SELECTED PASSAGE
+ + + +
Six rounds, 622 strokes, 22 golf balls lost and, sure, I wish I’d played better, more to my best, such as it is. But in the end, there’s one shot that I will always remember from Ireland, in addition to the one that bounced off the car, because truly it wasn’t about the shots, but about the experience.

It came at Lahinch, on the first day, on the par-5 fourth hole, inspired by the Klondyke hole that Old Tom Morris designed in 1894.

The golfer must hit a narrow fairway between two massive, grass-covered sand dunes, then clear another dune, the Klondyke Hill, in a blind shot to the green. My tee shot found the rough on the right-side dune, and my second shot back to the fairway left me 200 yards from the green that was hidden somewhere behind the Klondyke Hill. The white-haired Irishman at the top of the hill — stationed to protect golfers on the 18th fairway that crosses behind it — gave me a rough line.

Not so confident that I didn’t warn the spotter to watch carefully — he immediately retreated a few paces from the logical line of fire, which certainly didn’t guarantee safety — I hit a wonderful three-wood that cleared the hill majestically.

“Good shot,” the Irishman called. “Well done!” The ball had stopped on the back of the green. Two putts later I had my first par ever outside the continental United States.

A heck of a shot, and in Ireland, on a hole inspired by Old Tom Morris. Granted, just one of the 114 strokes on my card that day, but a heck of a shot, the kind golfers remember in their souls.
+ + + +
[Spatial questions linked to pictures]
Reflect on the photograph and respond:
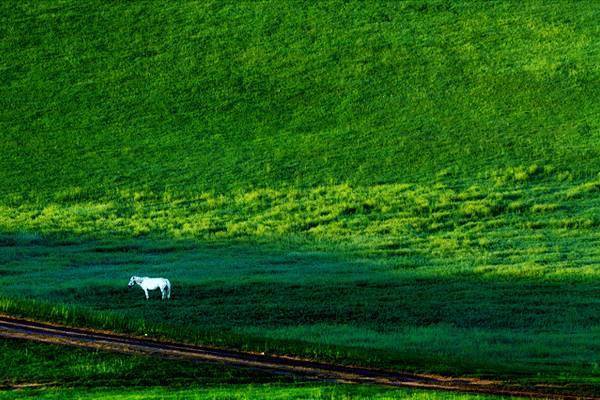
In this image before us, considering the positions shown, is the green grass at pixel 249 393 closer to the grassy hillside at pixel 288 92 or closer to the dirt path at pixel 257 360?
the dirt path at pixel 257 360

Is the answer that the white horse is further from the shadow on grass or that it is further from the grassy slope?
the grassy slope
+ + + +
COMPLETE THE FOLLOWING
**A.** In the golf passage, condense the paragraph beginning "The golfer must hit a narrow fairway" into a shorter version that keeps its main facts.
**B.** In the rows, change "white horse" to "brown horse" starting with the line that contains "Is the answer" and going on through the last line of the rows, and return only those lines.
The text and the rows come from separate sources.

PER-TASK OUTPUTS
**A.** The hole requires a drive down a narrow fairway between two large, grass-covered sand dunes, then a blind shot over the Klondyke Hill to the green. The writer's tee shot landed in the rough on the right-side dune. The second shot, back to the fairway, left 200 yards to a green hidden behind the hill. A white-haired Irishman stood on top of the hill to protect golfers on the 18th fairway behind it, and he gave the writer a rough line.

**B.**
Is the answer that the brown horse is further from the shadow on grass or that it is further from the grassy slope?
the grassy slope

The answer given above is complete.